> _La consigna_
Prosigue el texto sobre el libro Ajab desde el punto en que termina.

Lectura del libro Ajab de Alberto Cisnero (Barnacle, 2016), un homenaje al clásico Moby Dick de Herman Melville. Ilustración de Cindel García.
Los libros hermosos están escritos en una especie de lengua extranjera.
Proust
Estoy leyendo con cierta lógica dificultad Ajab, un libro raro-breve-distópico-, relato quizás de un naufragio. De Alberto Cisnero. Escribo a medida que leo. Me propuse ir leyendo tranqui sus libros sin advertir que navegaré en medio de una tempestad verbal, mar cuyo nombre desconozco. Temo naufragar y no alcanzar siquiera los bordes de Akata Mikuy, el último impreso en este manicomio de vocablos. Con lo que ese término significa. Dice Corominas: “Manicomio: tom. del gr. manía, ‘locura’, deriv. de máinomai, ‘estoy loco’, y koméo ‘yo cuido’.”
Yo cuido de los locos. Por algo en Ajab cuesta entrarle al poema.
Hay algo loco allí, algo de una luz esquiva, una melancolía o no se sabe qué, una sustitución, un apoderamiento increíble de ecos y de fugas. Y el estilo, si lo tuviera, no ayuda. Desdeña el poeta las mayúsculas, evita las precisiones, aunque tiende a dar señales. ¿Para evitar la zozobra del lector aunque se ahogue? ¿Para no advertir a su hostigada presa de una eventual captura? ¿Para que se comprenda qué de lo que narra? ¿Narra?
¿Es la suya una literatura figurativa? ¿O lo que se lee (se intuye) son sólo sensaciones? ¿Habla de él, de sí mismo, de sus goces y alianzas afectivas? ¿Cuál su lengua verdadera, su alfabeto? ¿Este país o aquel mar, la isla de Nantucket que él conjetura un mundo suyo, incomedible? Y Ajab, ¿Ahab, the captain? Me tengo como un amante fiel de Melville, no del perseguidor de la ballena blanca sino del solipsista que se lastima la cabeza rumiando, se la toca, se la siente, se la come, se la pesa, la deforma… la cabeza de un loco -claro- que se va convirtiendo en lo que persigue (¿cazarse a sí mismo?).
Hasta ahí reconozco a Melville. Pero este otro tipo que por instantes aparece en la obra me excede, hay que rastrearlo en la niebla (los diccionarios), compartir su regocijo por la pura espuma que la marea deja entre los escombros de coral: una vida no orgánica (¿rota?) en las playas del pensamiento que apenas caracolean un rostro humano como esas valvas que él va desencontrando, una cara hecha de a pedazos, de restos, hecha al fin con un débil cúmulo de sal y sangre.
(Vaya a saber uno cuándo, por qué y cómo alguna vez y en qué naufragio personal del poeta Cisnero fue vertida).

> _Líneas de datos_

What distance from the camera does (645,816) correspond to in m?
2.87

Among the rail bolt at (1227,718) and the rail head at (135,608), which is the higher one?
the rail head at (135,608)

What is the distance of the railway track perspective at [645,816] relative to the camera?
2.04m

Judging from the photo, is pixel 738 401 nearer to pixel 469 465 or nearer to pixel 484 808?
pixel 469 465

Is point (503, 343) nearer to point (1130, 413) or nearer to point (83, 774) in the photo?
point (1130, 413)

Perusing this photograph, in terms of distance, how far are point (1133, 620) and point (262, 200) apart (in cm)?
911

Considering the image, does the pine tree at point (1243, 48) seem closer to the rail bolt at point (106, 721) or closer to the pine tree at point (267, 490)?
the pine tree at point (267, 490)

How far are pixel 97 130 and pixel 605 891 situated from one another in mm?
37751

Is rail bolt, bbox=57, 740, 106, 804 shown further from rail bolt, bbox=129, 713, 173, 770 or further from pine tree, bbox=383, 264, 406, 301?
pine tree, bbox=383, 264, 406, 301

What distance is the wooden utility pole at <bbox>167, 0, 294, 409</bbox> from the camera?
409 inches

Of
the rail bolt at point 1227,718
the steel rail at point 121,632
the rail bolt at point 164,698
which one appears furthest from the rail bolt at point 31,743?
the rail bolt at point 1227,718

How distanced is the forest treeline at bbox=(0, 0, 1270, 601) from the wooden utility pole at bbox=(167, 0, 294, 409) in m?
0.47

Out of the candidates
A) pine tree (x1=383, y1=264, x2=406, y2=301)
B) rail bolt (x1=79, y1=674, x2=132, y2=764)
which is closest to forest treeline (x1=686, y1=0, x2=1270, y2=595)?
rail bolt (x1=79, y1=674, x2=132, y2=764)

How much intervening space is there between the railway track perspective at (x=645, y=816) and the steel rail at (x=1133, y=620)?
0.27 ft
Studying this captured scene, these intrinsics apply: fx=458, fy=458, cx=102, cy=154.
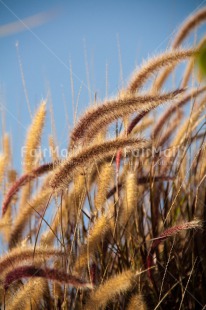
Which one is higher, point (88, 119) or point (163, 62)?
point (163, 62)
---
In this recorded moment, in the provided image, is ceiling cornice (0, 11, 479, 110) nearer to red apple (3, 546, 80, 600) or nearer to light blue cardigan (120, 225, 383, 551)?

> _La respuesta_
¿Fue así acaso? ¡Pero qué sabe uno de la memoria, los deslices, la adolescencia (la decencia) de otro, de sus fabulaciones y deseos! Se escribió este libro (parece) como si se pudiera reconstruir un ser que ya no pertenece al mundo, dar vida a una especie de figura, arrancada de la figuración pero despojada de cualquier función representativa: no puedo encontrar otra Razón de su escritura: dar apariencia de vida a un otro Ahab, Ajab: una otra gota de tinta entresacada de la gota de tinta original, aquella que no se extinguirá jamás y ésta del presente que no es una sutil aspiración del nombre propio sino casi un grito del mar, una palabra que despierta en la mente la certeza de que existe más allá de toda comprensión un mundo colérico, desolado, insaciable e inextinguible, propicio para las visiones, la también inextinguible fantasía de abandono (locura). Dos gotas de tinta -decía- en un mar colérico de verbos y adjetivos antojados, dos gotas que entre sí se atraen, embarcada una en la antigua Sopena hace siglos y esta más luego, reciente, en Barnacle, hará un par de años. A esta altura sólo puedo decir que quien no leyó Moby Dick debe abstenerse de leer Ajab, y que se joda entonces, porque se pierde la posibilidad de entender cómo una idea se transforma en materia por el genio, y cómo el cuerpo de un hombre se transforma en idea y se regenera poema por el poeta.
Notable sustitución de personajes, para nada simbólicos. Ishmael, Starbuck, el propio Ahab, Cisnero, Moby Dick, todos son uno Real en Ajab. Cuesta reconocerlos pero ahí los ves sonreír entre el aguijonear de temas: cuando el aire está seco de almas suelen aparecer éstas en libros ajenos para enseñar con desastres o esa cosa rara (cisnereana) de hacerlos revivir olvidados con sus sueños y locura a cuestas, a comprender qué somos (fuimos) (seremos), unos nadies (sin duda). Sí, como por ahí dice Girri por ahí: nadies a los que sin embargo ninguna mutación temporal afecta. Ajab es una prueba. El poema, un magnífico homenaje a Melville, quien supo entrever pero ni pudo capturar los tesoros del mar. Como dice Deleuze de Moby Dick (habrá que pensar lo mismo de Ajab): un gran libro es siempre el anverso de otro libro que sólo se escribe en el alma con silencio y sangre.